→ TRECHO FORNECIDO
O Globo
Para além de fazer ou não CPI, Legislativo
terá de punir os seus e votar um arcabouço legal capaz de proteger a democracia
O relativo distanciamento do Legislativo
das investigações da tentativa de golpe de Estado de 8 de janeiro tem data para
acabar. A partir da eleição dos comandos da Câmara e do Senado, na semana que
vem, o Congresso terá de se dividir entre a agenda do dia a dia e a necessária
atuação para apurar e punir os responsáveis e também para construir um
arcabouço legal que proteja a democracia e desencoraje novos ataques.

→ FAÇA O SEGUINTE
a) Com base no texto sobre o Congresso e o 8 de janeiro, responda:
(i) A partir de qual acontecimento termina o relativo distanciamento do Legislativo das investigações?
(ii) Entre que duas frentes o Congresso terá de se dividir?
(iii) Além de proteger a democracia, o que o arcabouço legal deve fazer?
b) Escreva o que vem depois da última frase do texto sobre o Congresso e o 8 de janeiro, dando continuidade a ele.

→ DADOS EXTRAÍDOS

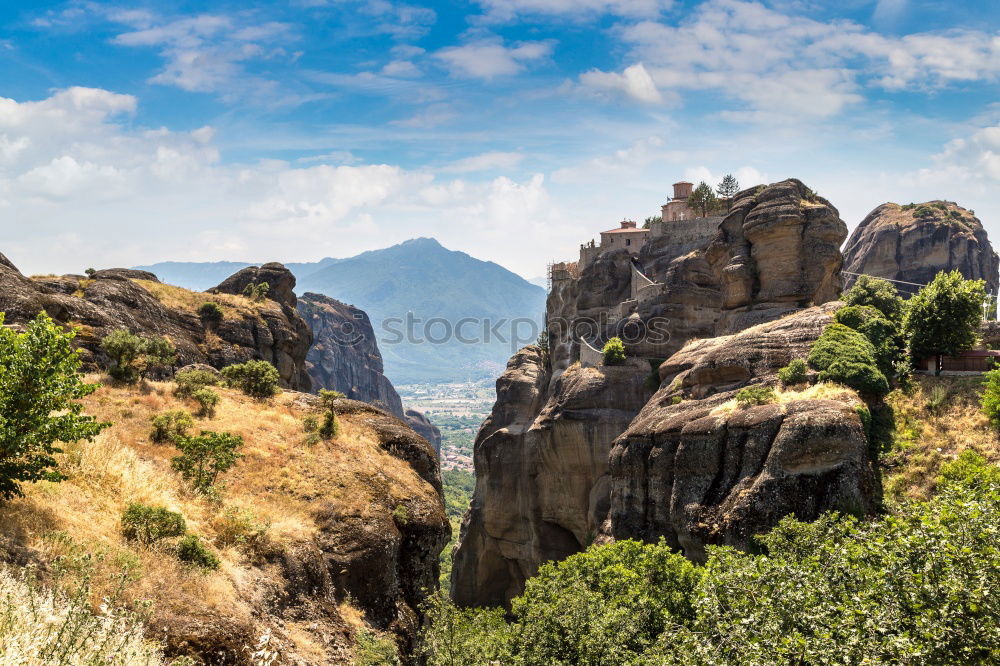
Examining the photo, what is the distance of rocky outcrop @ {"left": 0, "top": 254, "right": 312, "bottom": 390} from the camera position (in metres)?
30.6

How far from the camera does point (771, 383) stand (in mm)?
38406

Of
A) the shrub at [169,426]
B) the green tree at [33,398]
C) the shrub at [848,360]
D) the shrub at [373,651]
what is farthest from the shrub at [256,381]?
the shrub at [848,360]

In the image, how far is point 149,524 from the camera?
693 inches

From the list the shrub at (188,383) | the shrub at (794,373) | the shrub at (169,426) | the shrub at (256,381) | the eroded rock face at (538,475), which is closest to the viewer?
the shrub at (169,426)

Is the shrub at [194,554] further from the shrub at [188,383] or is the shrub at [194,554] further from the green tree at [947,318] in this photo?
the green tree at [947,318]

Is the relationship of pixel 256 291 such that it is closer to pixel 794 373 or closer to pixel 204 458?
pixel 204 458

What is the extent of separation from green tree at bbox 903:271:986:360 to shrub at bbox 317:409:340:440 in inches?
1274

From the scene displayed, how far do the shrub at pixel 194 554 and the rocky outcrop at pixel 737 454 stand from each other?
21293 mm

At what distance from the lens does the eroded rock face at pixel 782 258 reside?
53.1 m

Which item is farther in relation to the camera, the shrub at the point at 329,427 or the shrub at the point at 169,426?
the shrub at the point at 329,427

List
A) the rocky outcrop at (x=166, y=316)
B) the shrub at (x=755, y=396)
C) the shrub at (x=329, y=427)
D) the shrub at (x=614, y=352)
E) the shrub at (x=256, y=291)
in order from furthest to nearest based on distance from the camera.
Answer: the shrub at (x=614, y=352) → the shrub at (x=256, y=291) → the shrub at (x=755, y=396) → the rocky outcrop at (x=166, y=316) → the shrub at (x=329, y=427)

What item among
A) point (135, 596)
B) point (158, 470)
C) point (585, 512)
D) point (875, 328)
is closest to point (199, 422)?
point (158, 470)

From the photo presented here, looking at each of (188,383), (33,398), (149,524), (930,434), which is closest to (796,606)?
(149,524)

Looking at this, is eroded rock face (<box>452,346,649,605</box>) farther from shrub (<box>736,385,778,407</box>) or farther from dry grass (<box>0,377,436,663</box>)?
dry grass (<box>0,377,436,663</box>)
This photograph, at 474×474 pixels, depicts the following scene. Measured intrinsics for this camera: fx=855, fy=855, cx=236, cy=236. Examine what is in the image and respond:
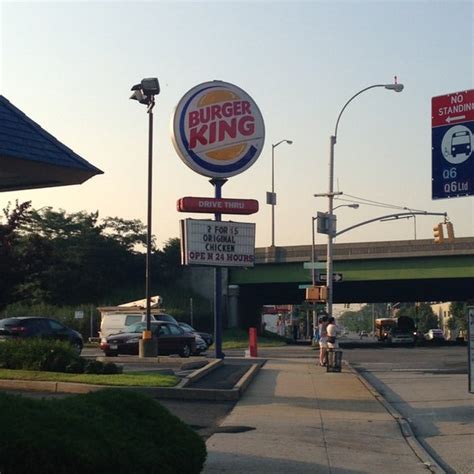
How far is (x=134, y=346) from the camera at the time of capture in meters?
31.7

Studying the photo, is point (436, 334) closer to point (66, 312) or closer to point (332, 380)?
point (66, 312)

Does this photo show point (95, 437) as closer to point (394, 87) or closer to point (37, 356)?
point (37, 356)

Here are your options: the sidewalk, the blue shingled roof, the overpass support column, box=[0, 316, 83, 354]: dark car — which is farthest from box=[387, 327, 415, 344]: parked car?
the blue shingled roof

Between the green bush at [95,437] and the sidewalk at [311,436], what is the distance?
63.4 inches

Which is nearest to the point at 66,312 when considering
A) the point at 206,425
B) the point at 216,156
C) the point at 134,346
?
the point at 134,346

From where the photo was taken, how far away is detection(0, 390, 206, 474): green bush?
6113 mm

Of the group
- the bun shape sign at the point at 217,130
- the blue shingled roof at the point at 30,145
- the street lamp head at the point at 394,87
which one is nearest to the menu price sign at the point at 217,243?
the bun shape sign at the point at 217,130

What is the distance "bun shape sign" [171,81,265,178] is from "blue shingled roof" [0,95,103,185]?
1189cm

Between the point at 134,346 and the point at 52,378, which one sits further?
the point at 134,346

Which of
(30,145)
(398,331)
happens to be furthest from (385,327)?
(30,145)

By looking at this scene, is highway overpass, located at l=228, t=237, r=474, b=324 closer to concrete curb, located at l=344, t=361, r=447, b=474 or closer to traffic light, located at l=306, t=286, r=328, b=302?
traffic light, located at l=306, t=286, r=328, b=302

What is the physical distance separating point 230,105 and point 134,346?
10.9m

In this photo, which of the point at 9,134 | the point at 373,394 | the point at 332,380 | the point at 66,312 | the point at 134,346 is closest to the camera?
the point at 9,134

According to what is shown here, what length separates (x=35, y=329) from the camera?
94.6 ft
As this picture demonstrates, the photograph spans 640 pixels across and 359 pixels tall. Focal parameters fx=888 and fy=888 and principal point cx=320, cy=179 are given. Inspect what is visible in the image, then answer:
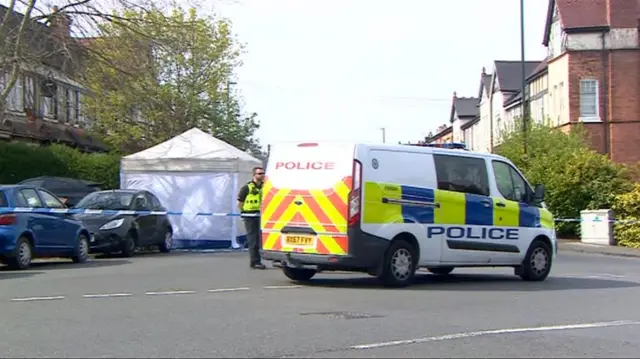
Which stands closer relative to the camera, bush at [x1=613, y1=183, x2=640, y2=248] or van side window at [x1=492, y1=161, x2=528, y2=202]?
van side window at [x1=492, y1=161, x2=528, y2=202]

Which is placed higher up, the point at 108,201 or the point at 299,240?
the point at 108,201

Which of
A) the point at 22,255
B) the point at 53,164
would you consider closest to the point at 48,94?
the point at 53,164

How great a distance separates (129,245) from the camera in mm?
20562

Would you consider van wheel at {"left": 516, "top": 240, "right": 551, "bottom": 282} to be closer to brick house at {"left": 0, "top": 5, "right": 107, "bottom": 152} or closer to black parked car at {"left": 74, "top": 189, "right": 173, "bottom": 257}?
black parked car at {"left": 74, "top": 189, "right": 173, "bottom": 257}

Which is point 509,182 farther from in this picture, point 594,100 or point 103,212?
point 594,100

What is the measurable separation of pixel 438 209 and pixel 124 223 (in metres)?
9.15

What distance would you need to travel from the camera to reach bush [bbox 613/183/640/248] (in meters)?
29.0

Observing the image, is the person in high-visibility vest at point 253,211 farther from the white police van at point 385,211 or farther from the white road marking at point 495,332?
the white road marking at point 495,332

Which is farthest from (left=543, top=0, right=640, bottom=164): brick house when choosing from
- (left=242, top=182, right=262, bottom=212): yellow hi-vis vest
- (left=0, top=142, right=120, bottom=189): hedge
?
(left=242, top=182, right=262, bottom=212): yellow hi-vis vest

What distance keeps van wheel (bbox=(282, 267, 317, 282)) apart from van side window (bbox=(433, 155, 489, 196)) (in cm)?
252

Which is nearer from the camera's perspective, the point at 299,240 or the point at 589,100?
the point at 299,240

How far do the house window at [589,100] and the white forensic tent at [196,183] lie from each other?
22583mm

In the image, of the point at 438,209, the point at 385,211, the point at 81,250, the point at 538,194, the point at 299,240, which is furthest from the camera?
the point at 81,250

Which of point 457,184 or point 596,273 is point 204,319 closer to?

→ RESPOSTAS
a)
(i) A partir da eleição dos comandos da Câmara e do Senado, na semana que vem.
(ii) O Congresso terá de se dividir entre a agenda do dia a dia e a atuação para apurar e punir os responsáveis e construir um arcabouço legal que proteja a democracia.
(iii) Deve desencorajar novos ataques.

b)
A primeira grande questão será quanto à
criação da CPI do 8 de Janeiro no Senado. O requerimento da senadora Soraya
Thronicke já tem as assinaturas necessárias para a instalação. Houve, nesse
caso, uma irônica inversão de papéis: Rodrigo Pacheco diz que, se reeleito,
lerá o requerimento imediatamente. E Randolfe Rodrigues (Rede), sempre um dos
maiores defensores de CPIs, terá de convencer a Casa a não instalá-la caso essa
seja mesmo a definição do governo, como disse Lula em entrevista.
O temor do governo é que a CPI se
transforme, com décadas de atraso, no julgamento dos militares que não foi
promovido na redemocratização. E que isso incendeie ainda mais o clima,
sobretudo no Exército.
O argumento para tentar evitar a CPI será que, diferentemente do que ocorreu na pandemia, as investigações estão sendo feitas no Executivo, na polícia do Distrito Federal, na Justiça e que até Augusto Aras colocou o Ministério Público Federal para atuar desta vez.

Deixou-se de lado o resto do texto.